(Supplied data Opens)

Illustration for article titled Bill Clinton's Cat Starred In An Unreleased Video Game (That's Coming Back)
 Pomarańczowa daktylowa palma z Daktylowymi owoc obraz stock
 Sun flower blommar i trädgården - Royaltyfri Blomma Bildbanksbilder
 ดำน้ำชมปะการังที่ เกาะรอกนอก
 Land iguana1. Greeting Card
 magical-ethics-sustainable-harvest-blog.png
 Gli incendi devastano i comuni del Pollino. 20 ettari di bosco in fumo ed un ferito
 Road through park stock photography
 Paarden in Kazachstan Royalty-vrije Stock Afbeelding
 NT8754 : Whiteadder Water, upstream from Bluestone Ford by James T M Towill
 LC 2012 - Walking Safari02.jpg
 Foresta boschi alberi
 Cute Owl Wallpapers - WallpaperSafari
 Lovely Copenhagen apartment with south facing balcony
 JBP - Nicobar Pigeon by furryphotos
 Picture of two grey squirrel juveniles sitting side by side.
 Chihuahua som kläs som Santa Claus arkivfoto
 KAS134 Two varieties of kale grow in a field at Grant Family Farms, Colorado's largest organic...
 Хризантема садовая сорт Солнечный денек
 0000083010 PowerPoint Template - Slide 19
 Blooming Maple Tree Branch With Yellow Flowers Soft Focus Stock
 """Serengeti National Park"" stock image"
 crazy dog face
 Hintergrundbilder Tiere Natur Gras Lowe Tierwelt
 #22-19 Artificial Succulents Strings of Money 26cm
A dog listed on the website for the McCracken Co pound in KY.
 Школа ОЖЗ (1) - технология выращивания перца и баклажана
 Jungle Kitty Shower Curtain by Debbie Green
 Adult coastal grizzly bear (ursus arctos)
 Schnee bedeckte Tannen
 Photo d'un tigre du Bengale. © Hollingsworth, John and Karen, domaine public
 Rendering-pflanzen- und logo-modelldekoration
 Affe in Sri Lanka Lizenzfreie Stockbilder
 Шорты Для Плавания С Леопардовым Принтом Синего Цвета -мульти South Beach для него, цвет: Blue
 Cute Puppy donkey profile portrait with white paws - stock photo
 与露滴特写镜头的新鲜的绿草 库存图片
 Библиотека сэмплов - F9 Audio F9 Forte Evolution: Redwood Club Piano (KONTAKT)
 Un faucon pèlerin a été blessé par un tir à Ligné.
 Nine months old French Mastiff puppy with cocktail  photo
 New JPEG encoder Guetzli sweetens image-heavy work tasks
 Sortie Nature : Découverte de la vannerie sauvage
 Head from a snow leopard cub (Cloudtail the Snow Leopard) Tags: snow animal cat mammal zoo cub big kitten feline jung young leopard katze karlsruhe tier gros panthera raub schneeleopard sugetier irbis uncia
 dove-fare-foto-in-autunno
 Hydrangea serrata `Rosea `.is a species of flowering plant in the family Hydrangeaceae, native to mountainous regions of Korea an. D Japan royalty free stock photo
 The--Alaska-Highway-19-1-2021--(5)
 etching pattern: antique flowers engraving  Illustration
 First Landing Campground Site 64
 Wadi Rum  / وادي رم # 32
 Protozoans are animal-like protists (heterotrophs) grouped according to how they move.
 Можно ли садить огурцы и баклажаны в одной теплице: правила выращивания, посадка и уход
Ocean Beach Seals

(Supplied data Closes)

• _About this task_: When you reach the line containing "Jungle Kitty Shower Curtain by Debbie Green" in the data above, start copying exactly, and stop after the line containing "وادي رم # 32".

• _Solution to this problem_:
 Jungle Kitty Shower Curtain by Debbie Green
 Adult coastal grizzly bear (ursus arctos)
 Schnee bedeckte Tannen
 Photo d'un tigre du Bengale. © Hollingsworth, John and Karen, domaine public
 Rendering-pflanzen- und logo-modelldekoration
 Affe in Sri Lanka Lizenzfreie Stockbilder
 Шорты Для Плавания С Леопардовым Принтом Синего Цвета -мульти South Beach для него, цвет: Blue
 Cute Puppy donkey profile portrait with white paws - stock photo
 与露滴特写镜头的新鲜的绿草 库存图片
 Библиотека сэмплов - F9 Audio F9 Forte Evolution: Redwood Club Piano (KONTAKT)
 Un faucon pèlerin a été blessé par un tir à Ligné.
 Nine months old French Mastiff puppy with cocktail  photo
 New JPEG encoder Guetzli sweetens image-heavy work tasks
 Sortie Nature : Découverte de la vannerie sauvage
 Head from a snow leopard cub (Cloudtail the Snow Leopard) Tags: snow animal cat mammal zoo cub big kitten feline jung young leopard katze karlsruhe tier gros panthera raub schneeleopard sugetier irbis uncia
 dove-fare-foto-in-autunno
 Hydrangea serrata `Rosea `.is a species of flowering plant in the family Hydrangeaceae, native to mountainous regions of Korea an. D Japan royalty free stock photo
 The--Alaska-Highway-19-1-2021--(5)
 etching pattern: antique flowers engraving  Illustration
 First Landing Campground Site 64
 Wadi Rum  / وادي رم # 32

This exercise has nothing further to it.